STF inicia julgamento de Eduardo Bolsonaro com risco de tensão diplomática entre Brasil e EUA

O Supremo Tribunal Federal (STF) começou a julgar nesta terça-feira (16) a ação penal contra o ex-deputado Eduardo Bolsonaro (PL-SP), acusado de atuar nos Estados Unidos para intimidar o Judiciário brasileiro. A Primeira Turma do STF tende a condenar o parlamentar.

Por não ter constituído advogado, Eduardo será defendido pela Defensoria Pública da União (DPU), que solicitou o adiamento da sessão até a recomposição do colegiado, atualmente com um integrante a menos após a saída do ministro Luiz Fux. A expectativa é que o pedido seja negado.

O julgamento pode gerar um novo desafio para o presidente do Supremo, Edson Fachin, diante da possibilidade de um novo atrito diplomático entre Brasil e Estados Unidos. Fachin já manifestou preocupação com pressões externas para constranger a corte.

O caso ocorre poucos dias após a Justiça da Itália questionar a imparcialidade do STF no julgamento da ex-deputada Carla Zambelli (PL-SP), acusando o ministro Alexandre de Moraes de exercer papel duplo como julgador e vítima. Fachin defendeu Moraes, que também é relator da ação contra Eduardo Bolsonaro.

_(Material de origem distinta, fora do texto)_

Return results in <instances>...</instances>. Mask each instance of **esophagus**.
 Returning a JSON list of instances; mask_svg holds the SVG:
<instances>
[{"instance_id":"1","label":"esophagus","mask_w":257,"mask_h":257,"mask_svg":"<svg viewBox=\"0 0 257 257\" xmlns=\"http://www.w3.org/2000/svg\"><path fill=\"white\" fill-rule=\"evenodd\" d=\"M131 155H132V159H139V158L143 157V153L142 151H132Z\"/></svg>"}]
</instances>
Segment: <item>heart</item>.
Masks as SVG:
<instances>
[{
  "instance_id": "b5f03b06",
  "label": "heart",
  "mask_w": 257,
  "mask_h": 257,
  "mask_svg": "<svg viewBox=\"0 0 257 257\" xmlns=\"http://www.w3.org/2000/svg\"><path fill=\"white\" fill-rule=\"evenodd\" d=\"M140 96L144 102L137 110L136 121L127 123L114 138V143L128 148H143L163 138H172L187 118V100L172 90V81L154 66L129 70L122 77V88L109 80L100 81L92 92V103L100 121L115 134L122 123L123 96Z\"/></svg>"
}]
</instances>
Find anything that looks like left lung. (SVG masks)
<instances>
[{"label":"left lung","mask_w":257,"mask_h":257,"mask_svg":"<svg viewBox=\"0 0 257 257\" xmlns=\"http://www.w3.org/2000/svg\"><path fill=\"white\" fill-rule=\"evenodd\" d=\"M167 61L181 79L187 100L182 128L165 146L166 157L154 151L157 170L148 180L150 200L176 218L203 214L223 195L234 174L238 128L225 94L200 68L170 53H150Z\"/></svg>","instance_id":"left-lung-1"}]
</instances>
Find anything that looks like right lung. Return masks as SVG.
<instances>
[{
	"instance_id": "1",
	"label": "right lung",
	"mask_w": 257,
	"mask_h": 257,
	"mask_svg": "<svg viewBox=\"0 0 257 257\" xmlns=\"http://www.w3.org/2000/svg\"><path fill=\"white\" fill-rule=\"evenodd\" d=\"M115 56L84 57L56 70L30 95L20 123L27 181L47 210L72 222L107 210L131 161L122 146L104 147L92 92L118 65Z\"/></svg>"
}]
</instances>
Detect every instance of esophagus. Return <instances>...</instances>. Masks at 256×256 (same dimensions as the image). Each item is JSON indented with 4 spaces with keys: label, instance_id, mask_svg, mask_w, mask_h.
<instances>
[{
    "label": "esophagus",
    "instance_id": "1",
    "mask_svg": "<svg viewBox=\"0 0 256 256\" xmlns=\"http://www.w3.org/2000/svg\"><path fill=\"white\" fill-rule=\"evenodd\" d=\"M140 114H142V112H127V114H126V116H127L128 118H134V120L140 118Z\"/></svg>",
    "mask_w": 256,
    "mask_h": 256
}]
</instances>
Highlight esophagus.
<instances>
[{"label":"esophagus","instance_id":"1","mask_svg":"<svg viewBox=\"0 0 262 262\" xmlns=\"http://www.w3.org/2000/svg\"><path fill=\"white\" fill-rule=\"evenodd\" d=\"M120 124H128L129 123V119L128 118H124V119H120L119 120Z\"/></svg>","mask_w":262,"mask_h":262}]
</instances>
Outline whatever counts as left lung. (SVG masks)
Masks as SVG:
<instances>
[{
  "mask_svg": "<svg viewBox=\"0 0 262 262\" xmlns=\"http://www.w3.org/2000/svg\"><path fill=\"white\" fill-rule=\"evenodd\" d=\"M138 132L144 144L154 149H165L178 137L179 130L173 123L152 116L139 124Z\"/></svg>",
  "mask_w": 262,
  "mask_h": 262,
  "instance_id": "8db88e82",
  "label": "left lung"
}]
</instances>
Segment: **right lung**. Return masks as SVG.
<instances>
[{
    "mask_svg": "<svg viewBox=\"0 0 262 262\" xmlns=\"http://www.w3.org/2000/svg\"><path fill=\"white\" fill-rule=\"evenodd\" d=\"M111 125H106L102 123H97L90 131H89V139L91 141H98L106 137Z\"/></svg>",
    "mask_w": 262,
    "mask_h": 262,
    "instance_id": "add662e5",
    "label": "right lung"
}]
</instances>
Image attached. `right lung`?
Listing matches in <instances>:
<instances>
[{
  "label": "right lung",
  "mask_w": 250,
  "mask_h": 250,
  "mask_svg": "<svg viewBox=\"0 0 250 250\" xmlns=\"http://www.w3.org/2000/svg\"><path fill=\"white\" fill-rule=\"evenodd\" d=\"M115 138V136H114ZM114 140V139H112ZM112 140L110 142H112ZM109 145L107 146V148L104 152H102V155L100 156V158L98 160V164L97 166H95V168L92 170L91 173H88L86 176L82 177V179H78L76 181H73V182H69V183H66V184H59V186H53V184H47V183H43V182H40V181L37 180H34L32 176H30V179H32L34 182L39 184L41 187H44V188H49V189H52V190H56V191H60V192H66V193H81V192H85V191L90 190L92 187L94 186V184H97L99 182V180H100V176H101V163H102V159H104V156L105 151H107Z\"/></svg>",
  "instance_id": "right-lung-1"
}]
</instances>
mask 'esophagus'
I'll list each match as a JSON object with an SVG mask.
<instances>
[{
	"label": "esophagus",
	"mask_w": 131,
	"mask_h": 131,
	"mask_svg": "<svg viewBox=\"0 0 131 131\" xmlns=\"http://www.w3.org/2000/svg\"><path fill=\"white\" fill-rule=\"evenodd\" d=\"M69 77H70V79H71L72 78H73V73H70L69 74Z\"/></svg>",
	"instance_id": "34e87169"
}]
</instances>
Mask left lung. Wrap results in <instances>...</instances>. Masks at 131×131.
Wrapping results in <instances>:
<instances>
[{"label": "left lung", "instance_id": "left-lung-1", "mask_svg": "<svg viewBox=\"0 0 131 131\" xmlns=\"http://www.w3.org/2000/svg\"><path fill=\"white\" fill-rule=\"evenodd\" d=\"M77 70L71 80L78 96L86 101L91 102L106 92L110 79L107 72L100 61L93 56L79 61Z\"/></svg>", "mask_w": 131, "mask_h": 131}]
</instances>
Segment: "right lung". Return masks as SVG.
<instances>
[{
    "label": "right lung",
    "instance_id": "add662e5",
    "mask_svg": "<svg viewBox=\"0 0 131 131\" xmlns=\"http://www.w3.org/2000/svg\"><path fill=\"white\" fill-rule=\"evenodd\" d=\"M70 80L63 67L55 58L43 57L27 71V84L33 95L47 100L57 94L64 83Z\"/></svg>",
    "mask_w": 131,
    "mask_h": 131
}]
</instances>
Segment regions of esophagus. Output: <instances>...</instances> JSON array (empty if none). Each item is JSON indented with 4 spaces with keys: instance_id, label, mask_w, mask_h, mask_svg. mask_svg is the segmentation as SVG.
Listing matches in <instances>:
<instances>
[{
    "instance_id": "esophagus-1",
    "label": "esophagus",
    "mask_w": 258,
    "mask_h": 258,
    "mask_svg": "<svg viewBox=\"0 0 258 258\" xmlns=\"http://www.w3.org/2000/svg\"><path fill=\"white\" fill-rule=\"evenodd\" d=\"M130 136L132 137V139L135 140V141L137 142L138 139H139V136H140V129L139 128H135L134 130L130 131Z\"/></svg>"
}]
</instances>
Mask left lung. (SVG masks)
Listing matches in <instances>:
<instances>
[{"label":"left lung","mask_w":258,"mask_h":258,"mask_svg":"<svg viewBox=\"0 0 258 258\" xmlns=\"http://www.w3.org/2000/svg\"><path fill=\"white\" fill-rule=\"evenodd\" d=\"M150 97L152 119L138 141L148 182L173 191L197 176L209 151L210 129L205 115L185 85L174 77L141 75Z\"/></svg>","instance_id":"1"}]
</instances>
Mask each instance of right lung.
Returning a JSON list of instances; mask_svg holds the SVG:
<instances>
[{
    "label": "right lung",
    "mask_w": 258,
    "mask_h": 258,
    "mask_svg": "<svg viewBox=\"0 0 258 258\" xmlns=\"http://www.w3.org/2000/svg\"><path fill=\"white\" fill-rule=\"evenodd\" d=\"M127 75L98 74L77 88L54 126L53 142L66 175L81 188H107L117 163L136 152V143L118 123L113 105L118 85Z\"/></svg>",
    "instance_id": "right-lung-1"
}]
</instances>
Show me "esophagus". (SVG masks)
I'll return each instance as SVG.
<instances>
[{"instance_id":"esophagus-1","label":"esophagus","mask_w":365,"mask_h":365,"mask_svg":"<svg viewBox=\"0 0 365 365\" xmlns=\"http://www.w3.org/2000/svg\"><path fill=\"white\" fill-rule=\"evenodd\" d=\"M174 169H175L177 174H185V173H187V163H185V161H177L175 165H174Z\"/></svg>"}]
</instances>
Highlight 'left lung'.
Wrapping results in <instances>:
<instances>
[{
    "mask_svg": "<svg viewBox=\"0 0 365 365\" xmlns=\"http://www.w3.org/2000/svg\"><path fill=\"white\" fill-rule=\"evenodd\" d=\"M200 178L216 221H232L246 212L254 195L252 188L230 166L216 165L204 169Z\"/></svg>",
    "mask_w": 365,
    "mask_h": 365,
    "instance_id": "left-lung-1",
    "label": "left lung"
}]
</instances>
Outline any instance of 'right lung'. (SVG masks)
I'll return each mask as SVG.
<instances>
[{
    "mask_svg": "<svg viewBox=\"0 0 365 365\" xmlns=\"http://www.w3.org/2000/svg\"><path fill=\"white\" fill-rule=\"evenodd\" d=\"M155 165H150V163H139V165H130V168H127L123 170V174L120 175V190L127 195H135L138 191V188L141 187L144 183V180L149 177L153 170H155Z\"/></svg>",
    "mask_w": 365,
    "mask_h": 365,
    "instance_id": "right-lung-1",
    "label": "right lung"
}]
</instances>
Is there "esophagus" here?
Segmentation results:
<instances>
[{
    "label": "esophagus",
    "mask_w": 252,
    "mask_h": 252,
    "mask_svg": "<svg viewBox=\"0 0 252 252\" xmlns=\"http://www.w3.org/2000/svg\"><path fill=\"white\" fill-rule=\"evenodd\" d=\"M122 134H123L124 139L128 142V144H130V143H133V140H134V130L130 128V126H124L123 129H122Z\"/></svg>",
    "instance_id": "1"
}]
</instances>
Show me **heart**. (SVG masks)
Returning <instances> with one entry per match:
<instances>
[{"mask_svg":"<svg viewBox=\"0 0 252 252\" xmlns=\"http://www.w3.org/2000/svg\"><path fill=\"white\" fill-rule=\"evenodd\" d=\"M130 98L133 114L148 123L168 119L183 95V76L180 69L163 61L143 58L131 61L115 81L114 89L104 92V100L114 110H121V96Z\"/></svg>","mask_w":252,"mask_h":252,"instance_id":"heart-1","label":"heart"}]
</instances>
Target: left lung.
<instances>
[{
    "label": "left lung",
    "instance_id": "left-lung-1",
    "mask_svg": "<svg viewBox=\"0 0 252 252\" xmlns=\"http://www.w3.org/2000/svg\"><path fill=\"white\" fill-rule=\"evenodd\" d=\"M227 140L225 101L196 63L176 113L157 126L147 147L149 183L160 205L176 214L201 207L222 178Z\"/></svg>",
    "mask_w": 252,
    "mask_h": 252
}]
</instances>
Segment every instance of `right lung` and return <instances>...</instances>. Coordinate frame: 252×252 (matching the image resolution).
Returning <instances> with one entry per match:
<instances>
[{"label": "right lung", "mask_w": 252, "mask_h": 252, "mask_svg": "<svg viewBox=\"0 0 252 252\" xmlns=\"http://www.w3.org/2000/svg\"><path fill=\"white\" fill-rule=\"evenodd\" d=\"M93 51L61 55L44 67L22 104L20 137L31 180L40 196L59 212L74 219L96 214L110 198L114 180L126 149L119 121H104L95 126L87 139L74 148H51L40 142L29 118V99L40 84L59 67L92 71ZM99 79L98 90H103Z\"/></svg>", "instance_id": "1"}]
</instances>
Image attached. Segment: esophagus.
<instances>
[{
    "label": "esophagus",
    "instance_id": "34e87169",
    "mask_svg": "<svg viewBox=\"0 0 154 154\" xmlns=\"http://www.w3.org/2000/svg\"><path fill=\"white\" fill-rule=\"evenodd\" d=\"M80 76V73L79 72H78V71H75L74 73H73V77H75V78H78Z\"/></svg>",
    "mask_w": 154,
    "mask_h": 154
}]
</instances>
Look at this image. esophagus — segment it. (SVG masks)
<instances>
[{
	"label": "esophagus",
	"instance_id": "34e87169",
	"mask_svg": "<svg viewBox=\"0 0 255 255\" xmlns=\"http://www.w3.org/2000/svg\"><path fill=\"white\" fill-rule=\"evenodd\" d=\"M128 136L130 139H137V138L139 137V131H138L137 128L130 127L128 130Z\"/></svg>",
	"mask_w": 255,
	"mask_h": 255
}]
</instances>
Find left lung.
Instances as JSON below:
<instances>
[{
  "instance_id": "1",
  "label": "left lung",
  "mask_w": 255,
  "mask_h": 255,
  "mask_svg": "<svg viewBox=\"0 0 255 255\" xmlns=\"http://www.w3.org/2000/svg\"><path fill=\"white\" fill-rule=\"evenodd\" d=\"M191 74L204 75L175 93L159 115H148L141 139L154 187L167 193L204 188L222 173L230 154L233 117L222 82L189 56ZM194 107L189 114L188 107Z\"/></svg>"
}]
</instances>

Eduardo Bolsonaro é réu por coação no curso do processo e tentativa de abolição do Estado democrático de Direito. A denúncia da Procuradoria-Geral da República (PGR) aponta que ele tentou constranger o STF para impedir a condenação do pai, Jair Bolsonaro, no caso da trama golpista. O ex-presidente foi condenado a mais de 27 anos de prisão e cumpre pena.

Nos bastidores, acredita-se que Moraes obterá maioria para condenar Eduardo, com votos favoráveis dos ministros Cristiano Zanin, Flávio Dino e Cármen Lúcia, mesmo sem a participação de Fux, podendo haver unanimidade.

Apesar da vaga aberta na corte, o regimento interno do STF não exige quórum completo para a Primeira Turma, e a sessão deve ocorrer normalmente, contrariando o pedido da DPU.

A PGR afirma que Eduardo Bolsonaro, alegando perseguição política, mobilizou contatos nos EUA para obter sanções contra ministros do STF, como suspensão de vistos e aplicação da Lei Magnitsky, além de punições econômicas para o Brasil, como o “tarifaço” imposto por Donald Trump em 2025.

A defesa alega falta de imparcialidade de Moraes e que não há provas de crime, defendendo que as falas do ex-deputado estão protegidas pela imunidade parlamentar e liberdade de expressão. Também argumenta que Eduardo não tem poder sobre a política externa dos EUA, e que atos do governo americano são soberania daquele país.

Eduardo foi notificado por edital para apresentar defesa prévia, mas não o fez, e a DPU foi designada para representá-lo. A defesa sustenta que a intimação deveria ter ocorrido por carta rogatória, pois o ex-parlamentar reside nos EUA, mas Moraes entendeu que ele mantém domicílio principal no Brasil e tem ciência inequívoca das acusações.